I never serve tofu when I cook for family or friends, wary of how it might be received. But this is a recipe I feel confident enough to share because I refuse to accept that anyone could dislike it. It’s packed with peppery goodness, the edges are beautifully crisp, it’s simply amazing.
Black Pepper Tofu
Serves 4, slightly adapted from Plenty
Ingredients:
800g firm tofu
cornflour for dusting
vegetable oil for frying
a knob of margarine
8 shallots, chopped
3-4 red chillies, finely sliced
8 cloves garlic, crushed
2 tbsp ginger, finely chopped
3 tbsp kecap manis (sweet soy sauce)
3 tbsp dark soy sauce
generous pinch of sugar
5 tbsp black peppercorns, coarsely crushed with a pestle and mortar
bunch spring onions, chopped into 3cm lengths
Method:
1. Prepare the tofu first: drain it, wrap it in kitchen roll and weigh it down with a book or similar heavy item for about 15 minutes. Then unwrap it and cut it into smallish chunks.
2. Coat the tofu pieces in cornflour, shaking off the excess.

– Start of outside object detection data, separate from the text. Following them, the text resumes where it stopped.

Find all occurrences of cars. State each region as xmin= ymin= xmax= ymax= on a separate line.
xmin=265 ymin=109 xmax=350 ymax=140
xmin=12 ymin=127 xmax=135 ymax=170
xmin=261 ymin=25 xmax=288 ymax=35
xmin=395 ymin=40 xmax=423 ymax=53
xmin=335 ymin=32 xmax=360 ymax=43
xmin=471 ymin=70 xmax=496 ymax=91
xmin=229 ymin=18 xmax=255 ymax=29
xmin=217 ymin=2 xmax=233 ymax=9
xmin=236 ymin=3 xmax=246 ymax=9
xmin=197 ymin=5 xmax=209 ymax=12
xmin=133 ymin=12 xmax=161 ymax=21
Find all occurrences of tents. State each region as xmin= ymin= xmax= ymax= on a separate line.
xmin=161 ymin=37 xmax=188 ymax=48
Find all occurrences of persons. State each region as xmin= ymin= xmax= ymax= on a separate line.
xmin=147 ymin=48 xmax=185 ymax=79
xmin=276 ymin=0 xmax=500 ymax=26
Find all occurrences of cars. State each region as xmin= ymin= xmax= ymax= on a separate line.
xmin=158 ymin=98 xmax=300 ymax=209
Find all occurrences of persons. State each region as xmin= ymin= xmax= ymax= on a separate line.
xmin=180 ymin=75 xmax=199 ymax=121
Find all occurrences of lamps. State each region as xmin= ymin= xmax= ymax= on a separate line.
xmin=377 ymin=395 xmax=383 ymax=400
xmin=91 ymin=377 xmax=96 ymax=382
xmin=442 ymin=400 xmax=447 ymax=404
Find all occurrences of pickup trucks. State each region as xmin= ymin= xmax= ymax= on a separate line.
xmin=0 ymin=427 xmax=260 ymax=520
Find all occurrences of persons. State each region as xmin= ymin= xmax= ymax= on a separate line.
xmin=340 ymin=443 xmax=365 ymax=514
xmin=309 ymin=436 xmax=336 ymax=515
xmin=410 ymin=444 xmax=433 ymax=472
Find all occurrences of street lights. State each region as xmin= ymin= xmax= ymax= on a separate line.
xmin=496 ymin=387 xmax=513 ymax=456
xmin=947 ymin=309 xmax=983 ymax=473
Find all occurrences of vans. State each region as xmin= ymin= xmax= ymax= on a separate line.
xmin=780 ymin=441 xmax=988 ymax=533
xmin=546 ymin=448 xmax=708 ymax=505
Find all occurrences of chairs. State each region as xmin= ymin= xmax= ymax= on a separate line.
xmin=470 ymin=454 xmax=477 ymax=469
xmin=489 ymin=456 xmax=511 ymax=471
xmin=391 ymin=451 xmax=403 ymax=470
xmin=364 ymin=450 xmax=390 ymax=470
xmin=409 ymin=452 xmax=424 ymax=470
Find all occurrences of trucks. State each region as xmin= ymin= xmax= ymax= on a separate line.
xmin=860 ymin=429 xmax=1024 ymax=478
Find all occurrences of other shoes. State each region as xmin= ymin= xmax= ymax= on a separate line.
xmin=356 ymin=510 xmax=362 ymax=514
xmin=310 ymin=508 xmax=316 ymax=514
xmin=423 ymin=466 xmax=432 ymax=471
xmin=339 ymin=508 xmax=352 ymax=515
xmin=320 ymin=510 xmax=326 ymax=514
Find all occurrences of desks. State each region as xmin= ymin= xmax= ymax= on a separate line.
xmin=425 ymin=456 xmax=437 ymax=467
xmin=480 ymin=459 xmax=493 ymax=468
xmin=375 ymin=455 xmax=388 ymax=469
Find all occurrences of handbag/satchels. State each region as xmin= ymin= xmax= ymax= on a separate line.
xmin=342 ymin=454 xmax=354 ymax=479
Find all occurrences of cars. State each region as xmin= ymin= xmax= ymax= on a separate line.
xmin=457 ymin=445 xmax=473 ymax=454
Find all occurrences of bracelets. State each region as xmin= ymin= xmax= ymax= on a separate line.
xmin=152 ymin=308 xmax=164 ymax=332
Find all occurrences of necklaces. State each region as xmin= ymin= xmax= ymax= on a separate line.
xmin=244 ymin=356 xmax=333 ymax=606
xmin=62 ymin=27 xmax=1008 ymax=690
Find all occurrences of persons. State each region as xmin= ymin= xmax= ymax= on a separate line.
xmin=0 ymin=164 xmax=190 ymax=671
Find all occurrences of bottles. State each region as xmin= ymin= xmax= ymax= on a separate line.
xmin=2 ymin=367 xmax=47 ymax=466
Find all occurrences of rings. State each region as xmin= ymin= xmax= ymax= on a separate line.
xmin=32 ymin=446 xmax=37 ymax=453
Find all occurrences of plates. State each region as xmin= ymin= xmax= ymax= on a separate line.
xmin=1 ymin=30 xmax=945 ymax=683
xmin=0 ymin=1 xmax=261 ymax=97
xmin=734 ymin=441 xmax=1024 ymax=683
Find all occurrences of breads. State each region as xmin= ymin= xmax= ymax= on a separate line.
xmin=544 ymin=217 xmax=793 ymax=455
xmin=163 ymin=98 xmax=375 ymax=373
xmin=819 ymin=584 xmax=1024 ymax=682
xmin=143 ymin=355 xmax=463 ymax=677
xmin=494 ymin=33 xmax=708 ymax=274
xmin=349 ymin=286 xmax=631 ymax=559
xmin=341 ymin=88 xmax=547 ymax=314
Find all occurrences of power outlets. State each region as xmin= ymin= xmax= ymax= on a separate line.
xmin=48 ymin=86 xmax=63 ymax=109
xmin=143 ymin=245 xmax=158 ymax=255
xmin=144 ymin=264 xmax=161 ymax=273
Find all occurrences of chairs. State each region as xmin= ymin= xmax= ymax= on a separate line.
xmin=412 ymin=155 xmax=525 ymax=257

3. Heat a 5mm layer of oil in a large frying pan. Carefully add the tofu pieces and fry them for 5-10 minutes, turning frequently, until they have a golden crust.
4. Remove the tofu to kitchen paper to drain. Empty the pan of oil, wipe it clean and return it to the hob.
5. Melt the margarine and gently fry the shallots, garlic, ginger and chillies for 7 minutes or so.
6. Add the soy sauces, sugar and pepper and stir through for a minute.
7. Return the tofu to the pan and stir well to ensure it is evenly coated. It will only need a few minutes to warm through.
8. Add the spring onions for the last minute, then serve with rice.